[GIVEN DATA — start]
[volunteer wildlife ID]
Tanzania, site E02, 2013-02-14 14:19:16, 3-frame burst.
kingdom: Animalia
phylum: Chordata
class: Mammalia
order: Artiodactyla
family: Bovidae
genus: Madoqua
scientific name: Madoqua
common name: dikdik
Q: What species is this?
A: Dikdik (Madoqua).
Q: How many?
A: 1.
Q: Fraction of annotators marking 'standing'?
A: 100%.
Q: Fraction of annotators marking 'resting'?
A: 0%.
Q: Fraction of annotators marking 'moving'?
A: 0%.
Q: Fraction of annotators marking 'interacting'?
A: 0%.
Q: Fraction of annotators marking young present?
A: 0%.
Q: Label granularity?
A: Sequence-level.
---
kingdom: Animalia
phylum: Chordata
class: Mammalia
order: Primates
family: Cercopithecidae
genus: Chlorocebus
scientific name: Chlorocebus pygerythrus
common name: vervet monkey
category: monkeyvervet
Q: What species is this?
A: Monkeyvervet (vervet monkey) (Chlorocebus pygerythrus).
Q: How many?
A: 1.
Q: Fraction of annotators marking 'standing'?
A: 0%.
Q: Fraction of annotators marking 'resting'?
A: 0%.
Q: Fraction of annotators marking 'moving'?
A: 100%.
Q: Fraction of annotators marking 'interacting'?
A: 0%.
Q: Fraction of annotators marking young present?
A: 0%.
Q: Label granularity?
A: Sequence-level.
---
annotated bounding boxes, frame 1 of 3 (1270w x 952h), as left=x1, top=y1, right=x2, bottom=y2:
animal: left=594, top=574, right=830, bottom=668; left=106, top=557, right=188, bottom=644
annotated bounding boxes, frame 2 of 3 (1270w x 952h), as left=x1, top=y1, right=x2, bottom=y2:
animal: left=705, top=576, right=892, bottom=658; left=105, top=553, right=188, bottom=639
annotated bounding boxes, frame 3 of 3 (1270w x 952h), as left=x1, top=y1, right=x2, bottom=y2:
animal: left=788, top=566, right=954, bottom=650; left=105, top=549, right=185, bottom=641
[GIVEN DATA — finish]
> TASK REQUIREMENTS
From the first line to the last, retype the records exactly as they stand above.

> RESPONSE TO THE EXERCISE
[volunteer wildlife ID]
Tanzania, site E02, 2013-02-14 14:19:16, 3-frame burst.
kingdom: Animalia
phylum: Chordata
class: Mammalia
order: Artiodactyla
family: Bovidae
genus: Madoqua
scientific name: Madoqua
common name: dikdik
Q: What species is this?
A: Dikdik (Madoqua).
Q: How many?
A: 1.
Q: Fraction of annotators marking 'standing'?
A: 100%.
Q: Fraction of annotators marking 'resting'?
A: 0%.
Q: Fraction of annotators marking 'moving'?
A: 0%.
Q: Fraction of annotators marking 'interacting'?
A: 0%.
Q: Fraction of annotators marking young present?
A: 0%.
Q: Label granularity?
A: Sequence-level.
---
kingdom: Animalia
phylum: Chordata
class: Mammalia
order: Primates
family: Cercopithecidae
genus: Chlorocebus
scientific name: Chlorocebus pygerythrus
common name: vervet monkey
category: monkeyvervet
Q: What species is this?
A: Monkeyvervet (vervet monkey) (Chlorocebus pygerythrus).
Q: How many?
A: 1.
Q: Fraction of annotators marking 'standing'?
A: 0%.
Q: Fraction of annotators marking 'resting'?
A: 0%.
Q: Fraction of annotators marking 'moving'?
A: 100%.
Q: Fraction of annotators marking 'interacting'?
A: 0%.
Q: Fraction of annotators marking young present?
A: 0%.
Q: Label granularity?
A: Sequence-level.
---
annotated bounding boxes, frame 1 of 3 (1270w x 952h), as left=x1, top=y1, right=x2, bottom=y2:
animal: left=594, top=574, right=830, bottom=668; left=106, top=557, right=188, bottom=644
annotated bounding boxes, frame 2 of 3 (1270w x 952h), as left=x1, top=y1, right=x2, bottom=y2:
animal: left=705, top=576, right=892, bottom=658; left=105, top=553, right=188, bottom=639
annotated bounding boxes, frame 3 of 3 (1270w x 952h), as left=x1, top=y1, right=x2, bottom=y2:
animal: left=788, top=566, right=954, bottom=650; left=105, top=549, right=185, bottom=641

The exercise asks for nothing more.